O município apresentou uma taxa estimada de 6,6 homicídios por 100 mil habitantes, a mesma registrada pelo estado de São Paulo. Em 2024, Mogi contabilizou 31 homicídios.
O ranking analisou 336 municípios brasileiros com mais de 100 mil habitantes. Apesar de o relatório ter sido divulgado em 2026, os dados utilizados são referentes a 2024 e foram extraídos do Sistema de Informações sobre Mortalidade (SIM), do Ministério da Saúde.
📍 Alto Tietê também apresenta índices abaixo da média nacional
As cinco cidades do Alto Tietê incluídas no levantamento registraram taxas de homicídio inferiores à média brasileira, que foi de 20,1 mortes por 100 mil habitantes em 2024.
Mogi das Cruzes teve o melhor desempenho da região, enquanto Poá ficou na 79ª posição nacional, com taxa estimada de 11,9 homicídios por 100 mil habitantes.
Em números absolutos, o Alto Tietê registrou 161 homicídios em 2024:
- Itaquaquecetuba: 52
- Suzano: 41
- Mogi das Cruzes: 31
- Ferraz de Vasconcelos: 22
- Poá: 15
A diferença entre o número absoluto de mortes e a posição no ranking ocorre porque o Atlas considera a taxa de homicídios proporcional à população. Assim, uma cidade menor pode registrar menos mortes, mas apresentar uma taxa proporcionalmente maior.
📹 Mogi amplia investimentos em segurança
A Prefeitura de Mogi das Cruzes informou que vem reforçando a estrutura da Guarda Civil Municipal e o sistema de monitoramento da cidade.
Entre as iniciativas está o Smart Mogi, criado em 2025, que conta, segundo a administração municipal, com 730 câmeras, sendo 260 de reconhecimento facial e outras destinadas à leitura de placas e ao monitoramento urbano.
A prefeitura também implantou a Diária Especial por Atividade Complementar (DEAC), permitindo que guardas municipais trabalhem em dias de folga e ampliando, segundo a administração, a presença da corporação nas ruas.
De acordo com dados apresentados pela prefeitura, entre janeiro e maio de 2026, na comparação com o mesmo período de 2025, Mogi registrou queda de 50% nos roubos de veículos, 22% nos roubos em geral, 20% nos furtos de veículos e 13% nos furtos em geral.

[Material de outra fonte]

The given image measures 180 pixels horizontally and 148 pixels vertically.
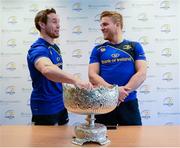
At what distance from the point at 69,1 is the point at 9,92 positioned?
1.38 m

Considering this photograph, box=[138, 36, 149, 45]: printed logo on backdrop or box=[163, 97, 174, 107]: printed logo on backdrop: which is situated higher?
box=[138, 36, 149, 45]: printed logo on backdrop

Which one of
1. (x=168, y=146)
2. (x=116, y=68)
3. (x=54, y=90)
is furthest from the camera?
(x=116, y=68)

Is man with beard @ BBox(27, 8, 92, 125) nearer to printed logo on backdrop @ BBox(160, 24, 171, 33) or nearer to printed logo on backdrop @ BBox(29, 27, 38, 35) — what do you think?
printed logo on backdrop @ BBox(29, 27, 38, 35)

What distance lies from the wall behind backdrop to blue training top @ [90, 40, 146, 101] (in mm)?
1514

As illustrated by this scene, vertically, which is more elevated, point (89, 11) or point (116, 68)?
point (89, 11)

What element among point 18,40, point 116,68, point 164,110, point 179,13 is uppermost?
point 179,13

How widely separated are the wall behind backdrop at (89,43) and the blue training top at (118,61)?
151cm

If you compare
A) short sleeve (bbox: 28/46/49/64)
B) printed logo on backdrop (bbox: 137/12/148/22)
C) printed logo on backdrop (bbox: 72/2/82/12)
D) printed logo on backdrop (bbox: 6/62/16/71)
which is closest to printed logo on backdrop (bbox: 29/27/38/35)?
printed logo on backdrop (bbox: 6/62/16/71)

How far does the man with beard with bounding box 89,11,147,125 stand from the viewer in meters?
2.11

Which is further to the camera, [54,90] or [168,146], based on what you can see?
[54,90]

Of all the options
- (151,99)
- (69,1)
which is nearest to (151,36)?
(151,99)

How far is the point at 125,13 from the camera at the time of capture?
3.74m

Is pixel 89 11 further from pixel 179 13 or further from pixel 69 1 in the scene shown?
pixel 179 13

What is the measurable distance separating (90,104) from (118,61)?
953 mm
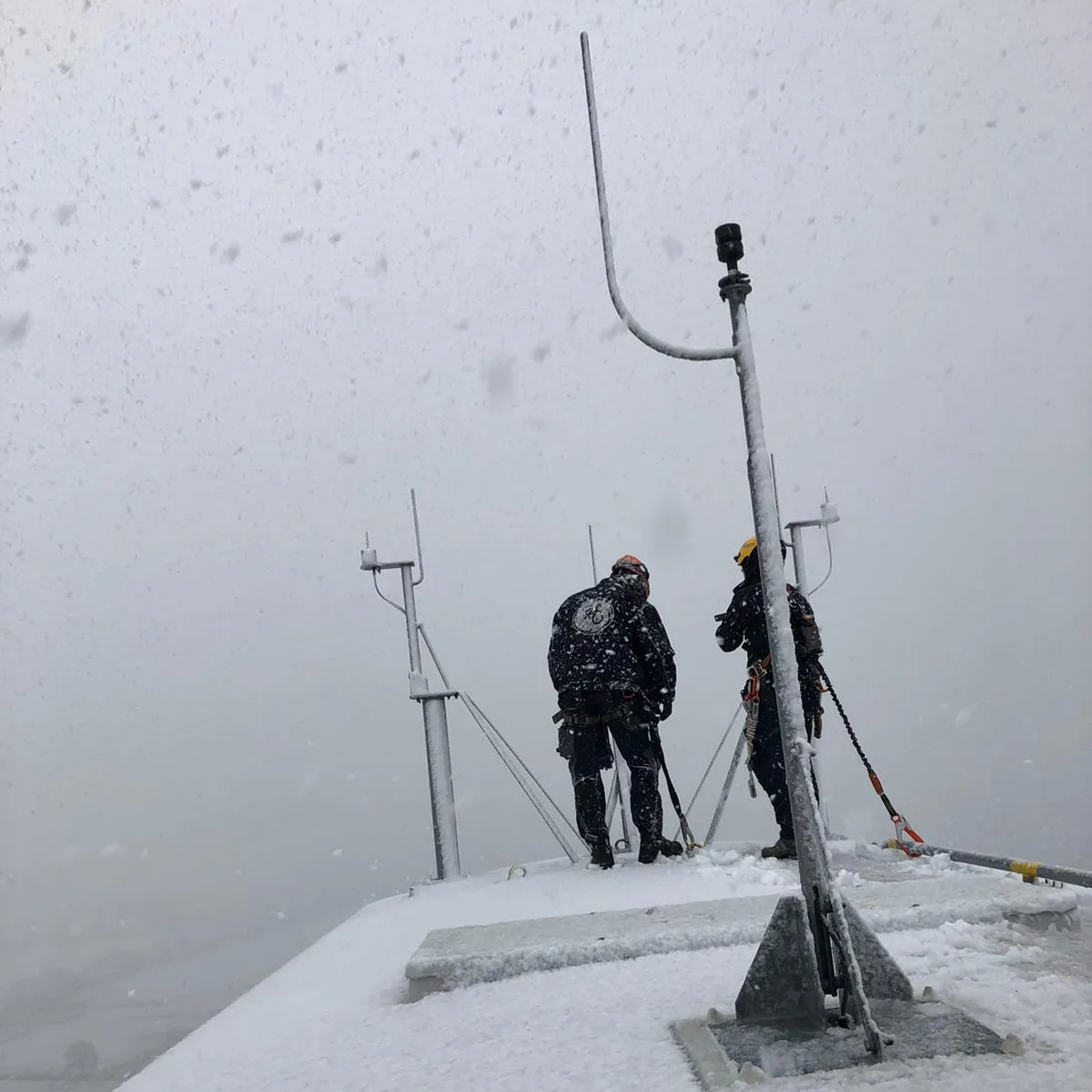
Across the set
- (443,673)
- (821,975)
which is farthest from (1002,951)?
(443,673)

📉 Homicídios também caem na região
A Secretaria da Segurança Pública de São Paulo informou que, na área da Seccional de Mogi das Cruzes, foram registrados 27 homicídios entre janeiro e maio de 2026, uma redução de 41,3% em relação ao mesmo período de 2025.
Os números mais recentes, porém, não fazem parte do ranking do Atlas da Violência 2026, que utiliza os dados consolidados de 2024. Portanto, eles servem como um indicador separado da evolução recente da violência na região.
🇧🇷 Brasil teve 42,5 mil homicídios em 2024
Segundo o Atlas da Violência, o Brasil registrou 42.590 homicídios em 2024, correspondendo a uma taxa de 20,1 mortes por 100 mil habitantes.
O levantamento aponta ainda uma forte concentração da violência: metade dos homicídios registrados no país ocorreu em apenas 99 municípios, que representam cerca de 1,8% das cidades brasileiras.
Mogi das Cruzes, com sua taxa de 6,6 homicídios por 100 mil habitantes, ficou, portanto, bem abaixo da média nacional no indicador utilizado pelo estudo.